*TASK STATEMENT*
Reproduce verbatim the lines from the one containing "How far is the amber" up to and including the one containing "7621 millimetres".

Begin RECORDED DATA

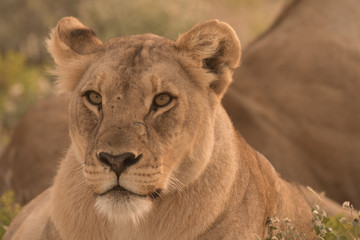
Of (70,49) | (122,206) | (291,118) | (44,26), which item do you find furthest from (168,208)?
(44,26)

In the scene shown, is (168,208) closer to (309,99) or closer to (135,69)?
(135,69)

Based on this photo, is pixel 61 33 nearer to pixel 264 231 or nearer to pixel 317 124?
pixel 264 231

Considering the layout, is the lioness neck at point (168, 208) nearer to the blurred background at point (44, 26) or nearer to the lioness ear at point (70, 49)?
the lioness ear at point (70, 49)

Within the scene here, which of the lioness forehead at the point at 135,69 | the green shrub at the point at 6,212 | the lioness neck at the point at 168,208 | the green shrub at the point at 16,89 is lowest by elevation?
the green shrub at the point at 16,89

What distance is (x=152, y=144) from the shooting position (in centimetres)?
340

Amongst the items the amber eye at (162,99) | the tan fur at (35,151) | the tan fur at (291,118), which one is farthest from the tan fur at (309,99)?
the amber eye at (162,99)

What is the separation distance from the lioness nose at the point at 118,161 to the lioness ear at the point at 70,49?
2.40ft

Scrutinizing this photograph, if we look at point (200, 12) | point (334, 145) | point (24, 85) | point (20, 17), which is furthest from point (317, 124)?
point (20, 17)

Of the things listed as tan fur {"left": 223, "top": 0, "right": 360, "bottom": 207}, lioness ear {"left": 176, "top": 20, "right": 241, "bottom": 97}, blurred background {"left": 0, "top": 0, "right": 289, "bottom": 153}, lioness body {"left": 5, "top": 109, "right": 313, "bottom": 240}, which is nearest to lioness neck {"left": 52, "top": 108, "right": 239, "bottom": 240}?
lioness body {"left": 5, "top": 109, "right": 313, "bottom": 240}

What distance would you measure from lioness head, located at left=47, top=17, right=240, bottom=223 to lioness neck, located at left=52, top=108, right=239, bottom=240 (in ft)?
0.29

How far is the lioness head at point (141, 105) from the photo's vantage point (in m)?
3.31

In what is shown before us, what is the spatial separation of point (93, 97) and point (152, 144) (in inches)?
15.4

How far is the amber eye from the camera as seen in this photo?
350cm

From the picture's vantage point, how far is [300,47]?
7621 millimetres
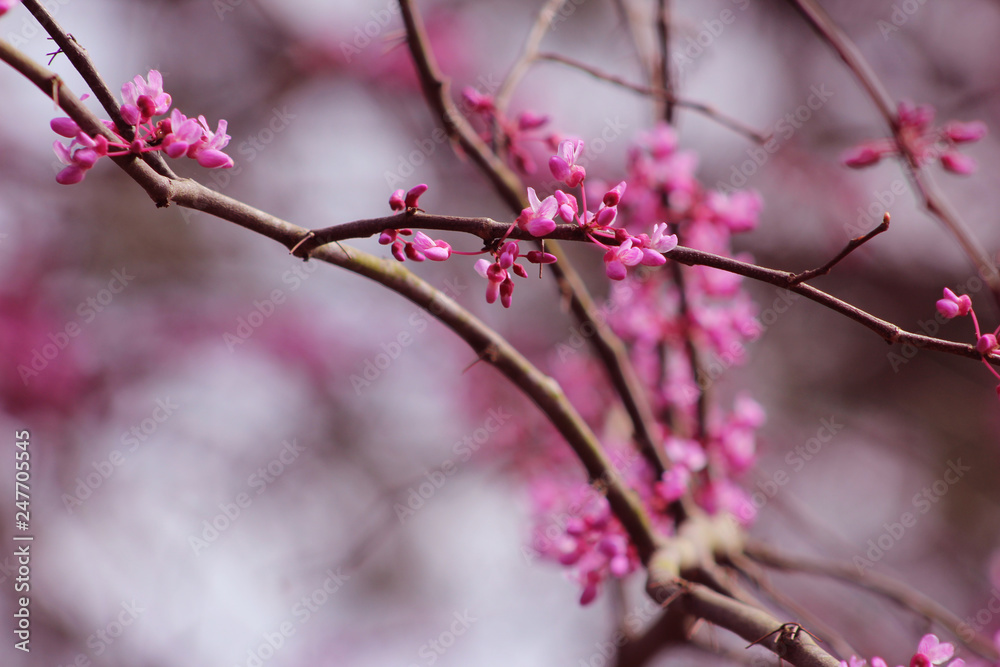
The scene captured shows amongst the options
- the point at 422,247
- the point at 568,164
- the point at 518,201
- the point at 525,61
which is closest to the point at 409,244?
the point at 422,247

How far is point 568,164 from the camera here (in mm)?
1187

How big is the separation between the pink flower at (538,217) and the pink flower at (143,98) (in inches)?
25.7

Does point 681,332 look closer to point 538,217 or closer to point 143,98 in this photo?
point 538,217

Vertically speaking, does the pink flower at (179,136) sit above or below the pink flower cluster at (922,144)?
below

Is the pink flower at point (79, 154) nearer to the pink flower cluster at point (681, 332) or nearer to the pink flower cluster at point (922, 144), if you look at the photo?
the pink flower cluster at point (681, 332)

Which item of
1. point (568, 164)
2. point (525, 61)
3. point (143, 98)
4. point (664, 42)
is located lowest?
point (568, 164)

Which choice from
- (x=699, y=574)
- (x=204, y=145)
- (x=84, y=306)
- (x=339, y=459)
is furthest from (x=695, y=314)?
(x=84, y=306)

End RECORDED DATA
Begin RECORDED DATA

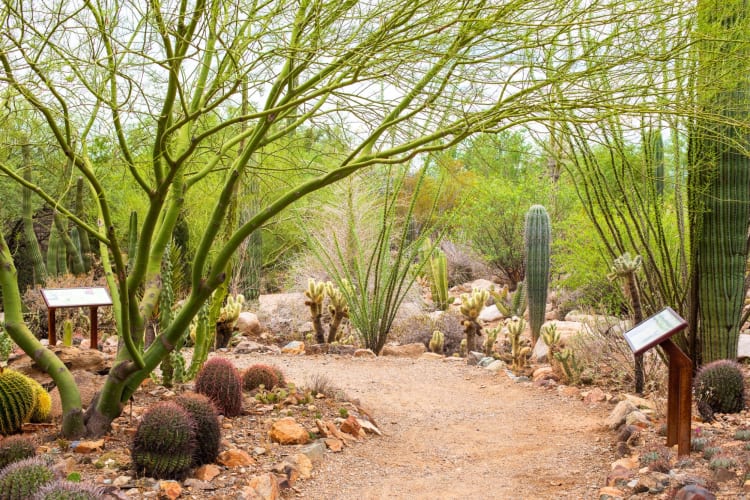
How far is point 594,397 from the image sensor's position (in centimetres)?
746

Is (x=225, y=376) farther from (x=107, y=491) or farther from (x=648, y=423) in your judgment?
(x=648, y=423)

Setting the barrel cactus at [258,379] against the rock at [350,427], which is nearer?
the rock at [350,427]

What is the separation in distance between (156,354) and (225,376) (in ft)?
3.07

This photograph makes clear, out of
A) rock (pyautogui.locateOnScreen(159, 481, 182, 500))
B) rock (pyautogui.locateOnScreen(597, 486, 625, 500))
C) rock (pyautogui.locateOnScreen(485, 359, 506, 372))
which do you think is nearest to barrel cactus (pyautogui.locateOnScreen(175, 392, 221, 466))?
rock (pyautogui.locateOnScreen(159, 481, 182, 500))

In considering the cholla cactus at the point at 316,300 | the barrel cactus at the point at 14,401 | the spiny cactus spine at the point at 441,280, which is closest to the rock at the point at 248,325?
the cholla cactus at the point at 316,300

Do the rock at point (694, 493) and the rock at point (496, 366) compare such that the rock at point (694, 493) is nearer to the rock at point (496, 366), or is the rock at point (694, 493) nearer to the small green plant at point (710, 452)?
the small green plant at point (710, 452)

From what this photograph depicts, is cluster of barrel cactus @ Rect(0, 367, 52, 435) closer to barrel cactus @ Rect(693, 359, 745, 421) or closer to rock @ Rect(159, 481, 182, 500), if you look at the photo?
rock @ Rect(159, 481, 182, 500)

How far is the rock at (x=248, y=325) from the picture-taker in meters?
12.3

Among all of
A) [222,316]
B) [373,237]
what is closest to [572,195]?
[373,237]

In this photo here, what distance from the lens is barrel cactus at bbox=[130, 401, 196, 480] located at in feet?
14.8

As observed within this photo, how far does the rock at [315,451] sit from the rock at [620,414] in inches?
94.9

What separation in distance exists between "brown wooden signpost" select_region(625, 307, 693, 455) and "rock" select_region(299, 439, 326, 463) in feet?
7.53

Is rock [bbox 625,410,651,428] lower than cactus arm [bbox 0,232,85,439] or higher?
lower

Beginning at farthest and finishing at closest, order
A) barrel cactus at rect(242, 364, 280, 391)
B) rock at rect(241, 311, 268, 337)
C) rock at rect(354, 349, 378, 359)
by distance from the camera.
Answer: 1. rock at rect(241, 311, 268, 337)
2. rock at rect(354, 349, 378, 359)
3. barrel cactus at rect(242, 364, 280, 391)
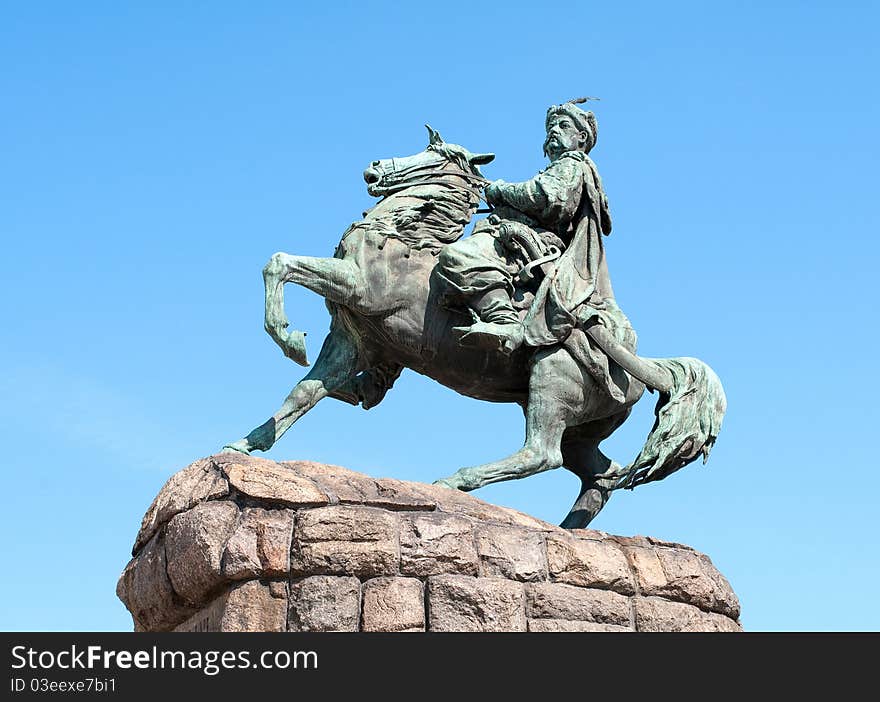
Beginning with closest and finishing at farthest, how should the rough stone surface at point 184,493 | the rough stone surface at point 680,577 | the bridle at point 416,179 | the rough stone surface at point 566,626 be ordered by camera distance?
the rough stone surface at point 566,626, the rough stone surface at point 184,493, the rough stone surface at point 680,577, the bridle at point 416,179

End RECORDED DATA

*EXERCISE SOLUTION*
How far is the amber eye from the camera as seen in this photo?
350cm

From the picture's vantage point, how far is [300,47]?
7621 millimetres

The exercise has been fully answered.